COMPLETA QUANTO SEGUE>
A. Rispondi alle seguenti domande sul brano proposto:
(i) In quale giorno si è svolta la presentazione del libro all'Istituto Italiano di Cultura?
(ii) Secondo Marazziti, quale percentuale delle sentenze negli Stati Uniti si basa su confessioni?
(iii) In quanti stati la pena di morte è ancora vigente?
B. Riporta fedelmente il passo del brano proposto che va da "Negli ultimi anni, stati" a "gravità della pena.".

BRANO PROPOSTO>
# # #
“Con la pena di morte, ogni sbaglio diventa irreversibile”, sono queste le parole con cui Mario Marazziti, attivista, giornalista e presidente del Comitato per i diritti umani della Camera dei Deputati, introduce il suo ultimo libro uscito negli Stati Uniti, 13 Ways of Looking at the Death Penalty (13 modi di vedere la pena di morte), in occasione della presentazione all'Istituto Italiano di Cultura, venerdì 10 aprile.
È fondamentale abolire la pena di morte, dice Marazziti, “per cancellare dalla mente, quell'idea che, in circostanze speciali, uccidere è accettabile. Specialmente se le condanne sono legittimate dal governo, allora uccidere diventa corretto. Ma questa è una contraddizione delle società democratiche che portano ad una cultura di morte”.

Mario Marazziti, giornalista e attivista, autore di 13 Ways of Looking at the Death Penalty
Fin da giovane, Marazziti si è battuto per i diritti umani e per l'abolizione della pena di morte negli Stati Uniti, e nel mondo. La prima volta che è entrato nel braccio della morte – spiega al pubblico – è stato per conoscere Dominique Green, lo statunitense condannato a morte da una giuria di soli giudici bianchi – in Texas – negli anni '90, e che visse più di 12 anni nel braccio della morte.
“Il caso di Dominique Green, è il tipico caso di molti condannati innocenti, in quanto non sono davvero colpevoli. Perché il sistema statunitense ha una falla, infatti non si basa su prove concrete, ma solo su testimonianze e confessioni […] E questa ingiustizia sociale, è inconcepibile”.
Negli Stati Uniti, spiega Marazziti, il 50 per cento delle sentenze si basa su confessioni. Un condannato su 7, è in genere innocente. Nel 2003-2004, si è scoperto che esistevano più di 12.000 “prove” tenute nei seminterrati della polizia, che non sono “mai saltate fuori, o mai state mostrate, nei tribunali”, aggiunge l'autore.
Negli ultimi anni, stati come New York, Connecticut, Maryland, New Mexico, New Jersey, Illinois hanno abolito la pena di morte, ma in più di 30 stati la pena è ancora vigente.
I 13 modi per vivere senza la pena di morte (che l'autore non ha voluto spiegare durante la presentazione del libro, spiegando che bisogna leggere il volume per capire perché siano 13 e di cosa si tratti), descrivono l'irrazionalità e la disumanità della pratica, la quale, se abolita, renderebbe la società più sicura e felice. L'autore spiega infatti che la pena di morte non ha nulla a che vedere con la sicurezza dei cittadini, né con la gravità della pena.
# # #
ELENCO DEI DATI>
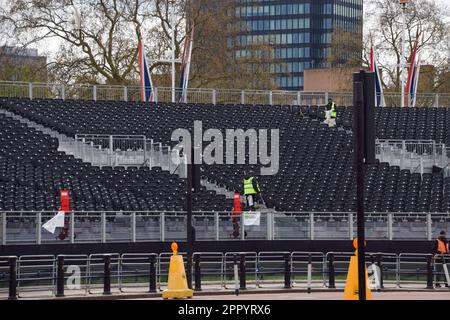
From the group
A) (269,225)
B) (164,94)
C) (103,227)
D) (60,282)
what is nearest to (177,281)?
(60,282)

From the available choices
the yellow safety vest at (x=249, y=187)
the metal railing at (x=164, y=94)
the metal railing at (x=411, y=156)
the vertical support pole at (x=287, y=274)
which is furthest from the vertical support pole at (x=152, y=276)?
the metal railing at (x=164, y=94)

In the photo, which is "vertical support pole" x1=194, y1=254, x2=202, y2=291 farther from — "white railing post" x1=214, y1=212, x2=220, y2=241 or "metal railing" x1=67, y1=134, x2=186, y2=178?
"metal railing" x1=67, y1=134, x2=186, y2=178

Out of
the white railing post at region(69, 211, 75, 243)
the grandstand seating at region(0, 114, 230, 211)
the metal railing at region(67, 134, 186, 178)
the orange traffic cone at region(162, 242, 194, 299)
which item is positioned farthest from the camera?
the metal railing at region(67, 134, 186, 178)

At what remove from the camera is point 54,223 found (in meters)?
36.2

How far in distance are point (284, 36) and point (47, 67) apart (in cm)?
10544

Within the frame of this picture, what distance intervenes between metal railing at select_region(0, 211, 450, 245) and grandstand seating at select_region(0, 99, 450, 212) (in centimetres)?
246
# # #
SOLUZIONI DEGLI ESERCIZI>
A.
(i) Venerdì 10 aprile.
(ii) Il 50 per cento.
(iii) In più di 30 stati.

B.
Negli ultimi anni, stati come New York, Connecticut, Maryland, New Mexico, New Jersey, Illinois hanno abolito la pena di morte, ma in più di 30 stati la pena è ancora vigente.
I 13 modi per vivere senza la pena di morte (che l'autore non ha voluto spiegare durante la presentazione del libro, spiegando che bisogna leggere il volume per capire perché siano 13 e di cosa si tratti), descrivono l'irrazionalità e la disumanità della pratica, la quale, se abolita, renderebbe la società più sicura e felice. L'autore spiega infatti che la pena di morte non ha nulla a che vedere con la sicurezza dei cittadini, né con la gravità della pena.